Instructions for the task ▸ Below are records to reproduce in full; copy them exactly but keep the pictures out.

Data section ▸
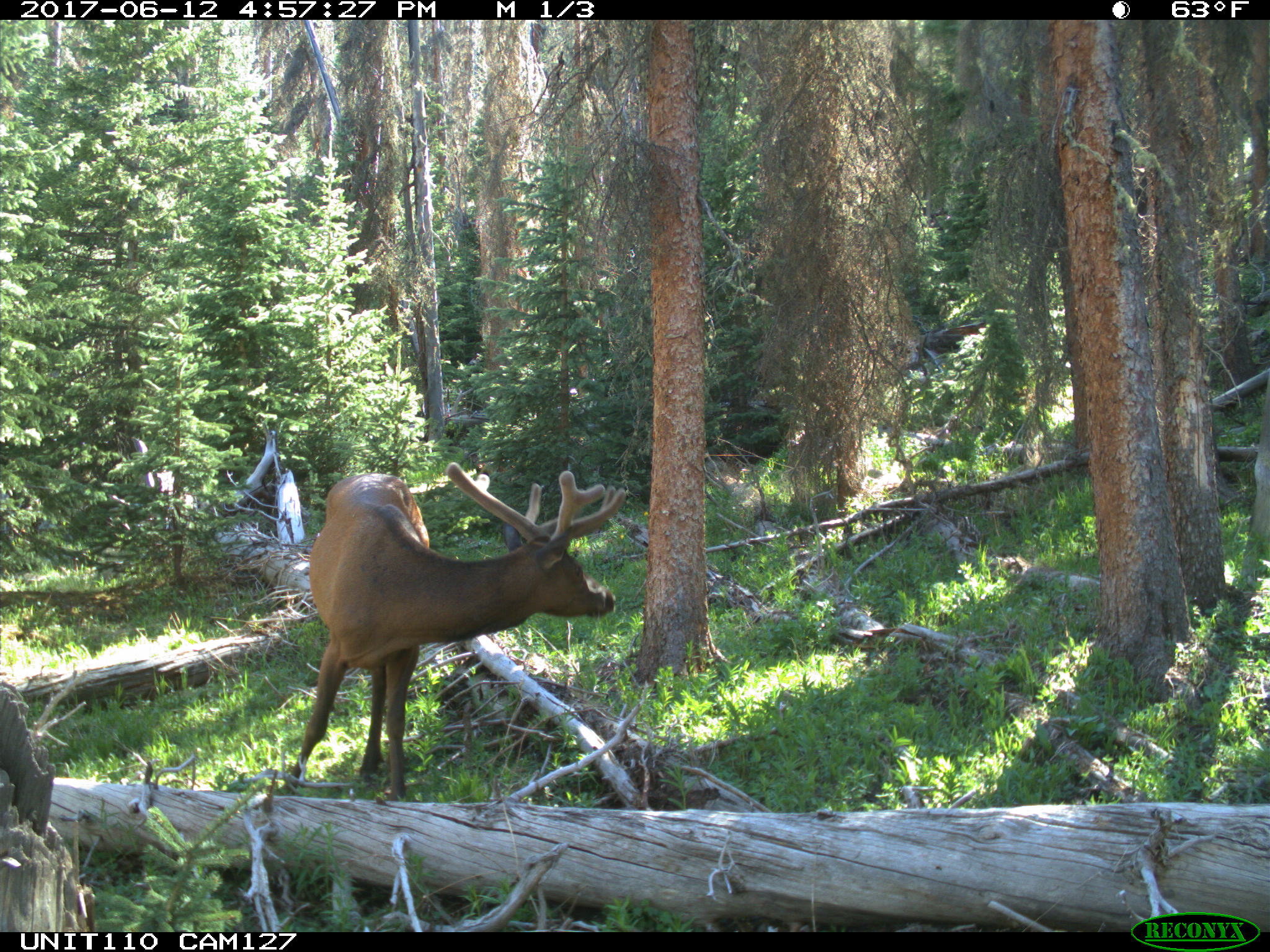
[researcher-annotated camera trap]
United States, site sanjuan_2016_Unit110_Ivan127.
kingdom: Animalia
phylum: Chordata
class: Mammalia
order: Artiodactyla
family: Cervidae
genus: Cervus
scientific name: Cervus elaphus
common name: red deer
Cervus elaphus (red deer).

Task answer ▸
[researcher-annotated camera trap]
United States, site sanjuan_2016_Unit110_Ivan127.
kingdom: Animalia
phylum: Chordata
class: Mammalia
order: Artiodactyla
family: Cervidae
genus: Cervus
scientific name: Cervus elaphus
common name: red deer
Cervus elaphus (red deer).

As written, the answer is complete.